Bright sunshine today and low nineties, everything up here on the high land is dry. Tomball, TX closest town, came through okay, our daughter lives there and did okay, three eldest grand kids live in this area and all stayed high and dry. I do the same as you send some money to the Red Cross(used to sleep at Red Cross Hostels when I was a traveling swabbie, five bucks and two meals.)

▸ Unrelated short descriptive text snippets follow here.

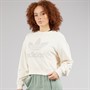 adidas Originals Womens Snake Trefoil Sweatshirt Wonder White
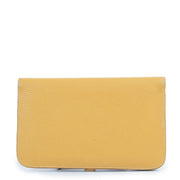 Hermès Dogon Duo Moutarde Togo PHW Wallet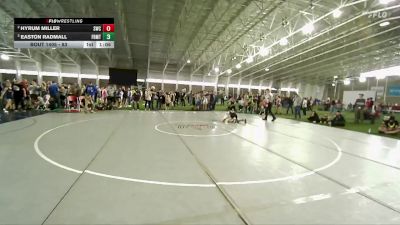 83 lbs Semifinal - Easton Radmall, Champions Wrestling Club vs Hyrum Miller, Shootbox Wrestling Club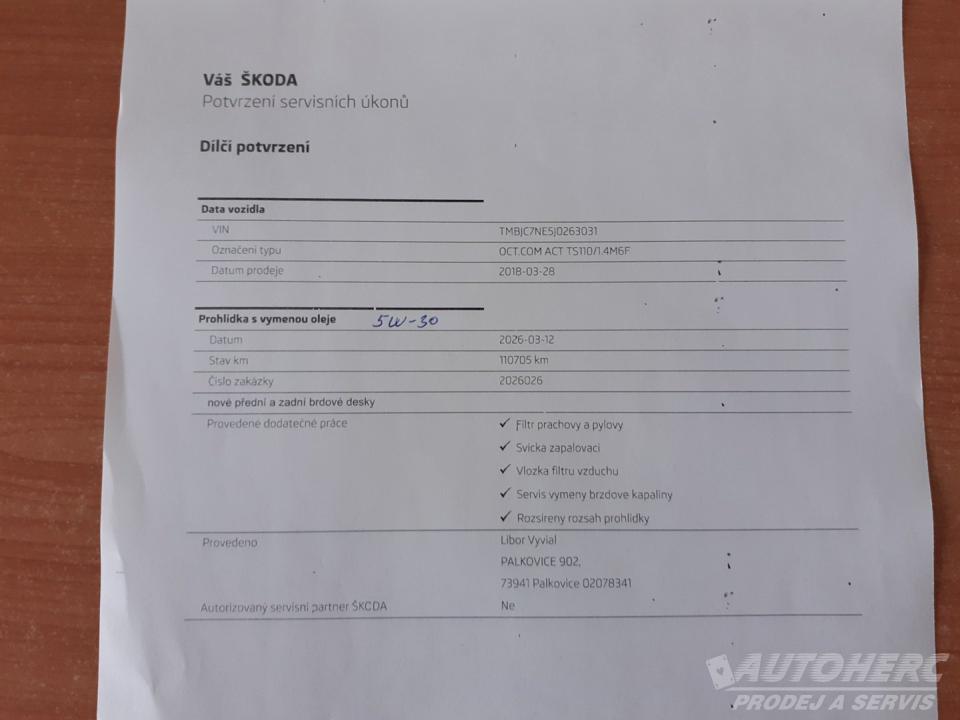 Škoda Octavia 1.4 TSi KOMBI ČR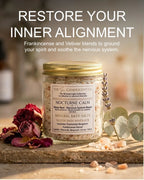 Luxury mineral bath soak gift set from The InnerCandescent Co featuring colorful mineral-infused bath products in a decorative box.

We, too, have had the tv on all the time and tired of seeing all the blown away or drowned homes. Have never understood why anyone would buy or build a home in a hole surrounded by water. I suspect they're all city people and don't understand how water works. My Dad taught me to only build or buy homes on the highest ground you can find. Never had any of the multitude of homes we've had flood. We set up here on our hill and watched the water run down the ditches and then we were dry again. Never lost power, TV, phones, etc. Even the local supermarket stayed open until they, literally, sold everything in the store but the walls. Dropped by there and there must have been thirty workers in there restocking. Picked up a few items and left the rest for other folks.

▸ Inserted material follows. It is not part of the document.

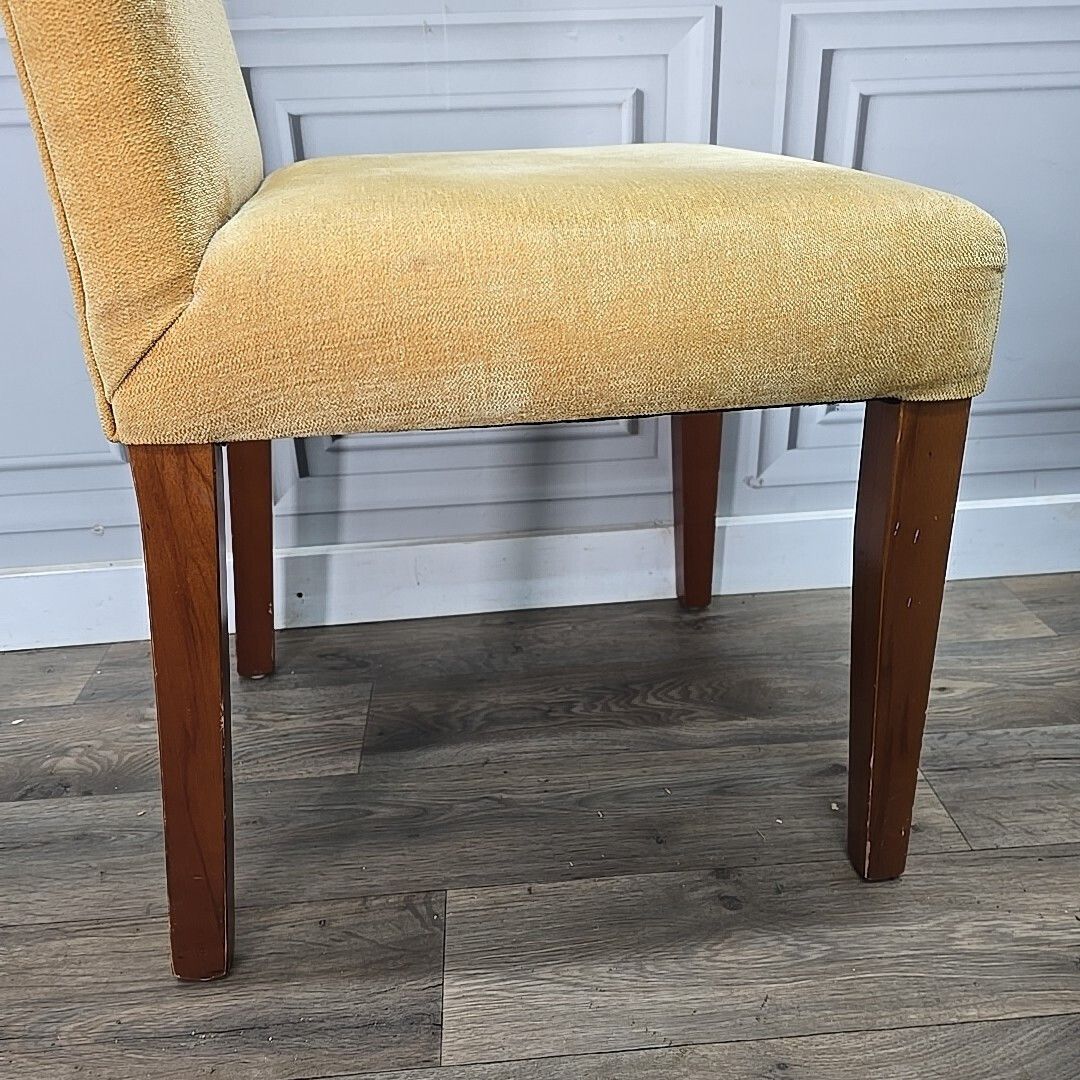 photo buy Pair Upholstered Chairs   Retro Vintage   Fireside Reading Nursing Dining Seats
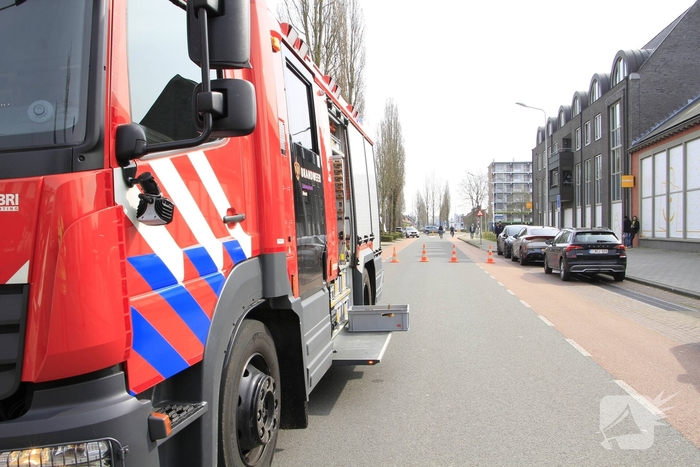 Gaslekkage leidt tot wegafsluiting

We have a home canning locker made from the closet in my office, a 22-cubic foot freezer, and a 16 cubic foot combination freezer and refrigerator, all completely full, mostly of stuff we grow in our small backyard. Yes, we both grew up in the backwoods and learned from our parents how to survive and live okay. We don't like cities and we have lived in some very large ones in our working days, had to be where the job was. All of our children, grands, and great grands are safe, have a roof over their heads and food at hand. Two grandsons, in their mid-thirties went back to work early on, one is an elevator mechanic, and the other drives a UPS truck. Things have to work or be delivered regardless of weather. I'm proud of all of them.